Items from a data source
========
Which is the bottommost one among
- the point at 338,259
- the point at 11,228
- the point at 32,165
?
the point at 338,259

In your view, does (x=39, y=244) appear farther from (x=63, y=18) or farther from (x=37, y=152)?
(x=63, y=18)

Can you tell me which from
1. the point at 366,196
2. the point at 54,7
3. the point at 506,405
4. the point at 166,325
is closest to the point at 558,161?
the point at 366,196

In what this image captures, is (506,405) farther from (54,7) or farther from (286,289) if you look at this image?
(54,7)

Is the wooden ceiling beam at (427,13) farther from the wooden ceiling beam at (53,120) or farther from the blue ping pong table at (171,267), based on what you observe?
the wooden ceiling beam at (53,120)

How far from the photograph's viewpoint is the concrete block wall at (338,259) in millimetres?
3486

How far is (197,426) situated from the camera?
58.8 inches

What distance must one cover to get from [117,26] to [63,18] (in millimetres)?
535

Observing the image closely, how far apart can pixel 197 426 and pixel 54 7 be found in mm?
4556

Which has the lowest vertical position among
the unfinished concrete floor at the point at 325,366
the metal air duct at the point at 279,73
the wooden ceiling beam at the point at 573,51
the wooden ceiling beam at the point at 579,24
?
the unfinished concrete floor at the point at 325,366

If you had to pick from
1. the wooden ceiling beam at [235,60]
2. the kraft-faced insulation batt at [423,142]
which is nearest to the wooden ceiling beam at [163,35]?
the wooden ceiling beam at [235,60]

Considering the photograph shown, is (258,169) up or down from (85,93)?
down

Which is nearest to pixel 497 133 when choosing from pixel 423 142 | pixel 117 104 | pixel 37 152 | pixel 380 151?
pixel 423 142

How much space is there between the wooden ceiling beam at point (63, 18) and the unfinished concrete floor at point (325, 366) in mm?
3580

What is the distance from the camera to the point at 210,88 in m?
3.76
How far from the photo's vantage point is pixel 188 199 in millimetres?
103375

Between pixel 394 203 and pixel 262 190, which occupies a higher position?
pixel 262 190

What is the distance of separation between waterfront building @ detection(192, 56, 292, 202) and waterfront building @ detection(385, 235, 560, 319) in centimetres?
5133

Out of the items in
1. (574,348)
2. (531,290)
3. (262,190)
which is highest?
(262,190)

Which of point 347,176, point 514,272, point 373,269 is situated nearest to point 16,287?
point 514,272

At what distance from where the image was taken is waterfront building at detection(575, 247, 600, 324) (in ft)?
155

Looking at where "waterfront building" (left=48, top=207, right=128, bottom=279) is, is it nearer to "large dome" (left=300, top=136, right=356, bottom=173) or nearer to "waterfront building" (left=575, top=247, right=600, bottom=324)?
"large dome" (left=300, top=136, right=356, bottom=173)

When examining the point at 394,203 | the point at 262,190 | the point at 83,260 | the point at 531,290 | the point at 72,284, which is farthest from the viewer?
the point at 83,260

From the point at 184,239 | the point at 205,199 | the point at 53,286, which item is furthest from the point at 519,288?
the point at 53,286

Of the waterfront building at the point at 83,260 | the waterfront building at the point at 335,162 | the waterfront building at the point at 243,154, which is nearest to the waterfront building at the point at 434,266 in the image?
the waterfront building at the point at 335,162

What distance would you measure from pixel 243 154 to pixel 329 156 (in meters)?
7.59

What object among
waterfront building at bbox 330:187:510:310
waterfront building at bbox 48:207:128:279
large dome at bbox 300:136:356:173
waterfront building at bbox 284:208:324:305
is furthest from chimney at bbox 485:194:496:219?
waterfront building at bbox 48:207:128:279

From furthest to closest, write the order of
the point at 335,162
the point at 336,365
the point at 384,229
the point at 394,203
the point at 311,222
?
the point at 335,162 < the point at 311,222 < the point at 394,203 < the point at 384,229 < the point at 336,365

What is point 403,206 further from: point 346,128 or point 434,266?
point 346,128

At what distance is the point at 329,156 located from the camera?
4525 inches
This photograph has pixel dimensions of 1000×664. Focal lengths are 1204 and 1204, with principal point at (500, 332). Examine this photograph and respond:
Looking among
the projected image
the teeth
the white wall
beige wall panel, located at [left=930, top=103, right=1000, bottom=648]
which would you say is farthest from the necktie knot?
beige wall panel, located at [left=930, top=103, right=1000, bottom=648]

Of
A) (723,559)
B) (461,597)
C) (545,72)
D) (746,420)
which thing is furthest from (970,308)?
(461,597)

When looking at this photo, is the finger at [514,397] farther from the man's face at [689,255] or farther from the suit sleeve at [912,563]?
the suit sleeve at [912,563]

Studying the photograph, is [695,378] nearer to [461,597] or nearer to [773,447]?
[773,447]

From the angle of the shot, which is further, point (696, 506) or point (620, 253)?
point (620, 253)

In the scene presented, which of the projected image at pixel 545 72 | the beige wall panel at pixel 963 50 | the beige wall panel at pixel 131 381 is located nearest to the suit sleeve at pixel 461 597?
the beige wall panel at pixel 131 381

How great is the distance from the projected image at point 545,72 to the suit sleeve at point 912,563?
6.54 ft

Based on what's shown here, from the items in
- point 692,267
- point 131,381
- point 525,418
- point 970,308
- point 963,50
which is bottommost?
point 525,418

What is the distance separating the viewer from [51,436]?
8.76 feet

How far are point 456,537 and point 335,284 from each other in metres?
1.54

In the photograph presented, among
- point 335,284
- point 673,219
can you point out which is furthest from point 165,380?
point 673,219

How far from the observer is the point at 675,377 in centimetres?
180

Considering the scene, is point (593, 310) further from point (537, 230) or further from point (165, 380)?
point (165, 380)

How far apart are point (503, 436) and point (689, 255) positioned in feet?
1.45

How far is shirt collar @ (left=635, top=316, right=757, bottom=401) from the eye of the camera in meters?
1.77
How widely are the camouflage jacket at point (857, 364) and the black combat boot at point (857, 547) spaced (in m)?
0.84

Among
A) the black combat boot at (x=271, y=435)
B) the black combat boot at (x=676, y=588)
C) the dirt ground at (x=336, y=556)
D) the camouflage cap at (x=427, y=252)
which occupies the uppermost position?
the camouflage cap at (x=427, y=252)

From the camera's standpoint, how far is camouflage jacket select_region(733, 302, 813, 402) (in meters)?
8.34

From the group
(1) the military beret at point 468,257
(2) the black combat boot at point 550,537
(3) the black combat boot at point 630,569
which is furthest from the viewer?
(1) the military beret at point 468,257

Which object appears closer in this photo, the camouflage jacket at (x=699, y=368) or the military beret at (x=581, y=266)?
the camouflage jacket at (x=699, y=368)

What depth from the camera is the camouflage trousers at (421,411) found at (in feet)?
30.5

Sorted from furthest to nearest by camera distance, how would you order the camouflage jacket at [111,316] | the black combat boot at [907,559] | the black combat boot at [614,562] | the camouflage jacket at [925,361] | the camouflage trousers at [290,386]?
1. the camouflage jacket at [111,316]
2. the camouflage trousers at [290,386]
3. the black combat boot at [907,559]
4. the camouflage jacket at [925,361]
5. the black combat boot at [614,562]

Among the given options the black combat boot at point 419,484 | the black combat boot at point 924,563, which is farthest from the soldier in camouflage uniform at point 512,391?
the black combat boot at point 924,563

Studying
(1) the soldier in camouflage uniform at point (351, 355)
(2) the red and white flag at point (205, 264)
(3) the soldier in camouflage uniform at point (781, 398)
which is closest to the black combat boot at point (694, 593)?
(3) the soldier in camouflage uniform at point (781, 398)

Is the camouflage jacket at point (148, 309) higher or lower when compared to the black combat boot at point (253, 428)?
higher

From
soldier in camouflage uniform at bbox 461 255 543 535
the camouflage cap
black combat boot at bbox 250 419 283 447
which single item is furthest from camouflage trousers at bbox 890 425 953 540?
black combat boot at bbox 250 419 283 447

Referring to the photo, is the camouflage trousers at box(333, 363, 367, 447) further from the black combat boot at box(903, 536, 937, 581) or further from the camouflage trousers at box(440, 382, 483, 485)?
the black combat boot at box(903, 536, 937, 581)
========
__Exercise directions__. Copy the records verbatim, starting at the line containing "Referring to the" and ending at the last line of the records.

__Answer for this exercise__.
Referring to the photo, is the camouflage trousers at box(333, 363, 367, 447) further from the black combat boot at box(903, 536, 937, 581) or further from the camouflage trousers at box(440, 382, 483, 485)?
the black combat boot at box(903, 536, 937, 581)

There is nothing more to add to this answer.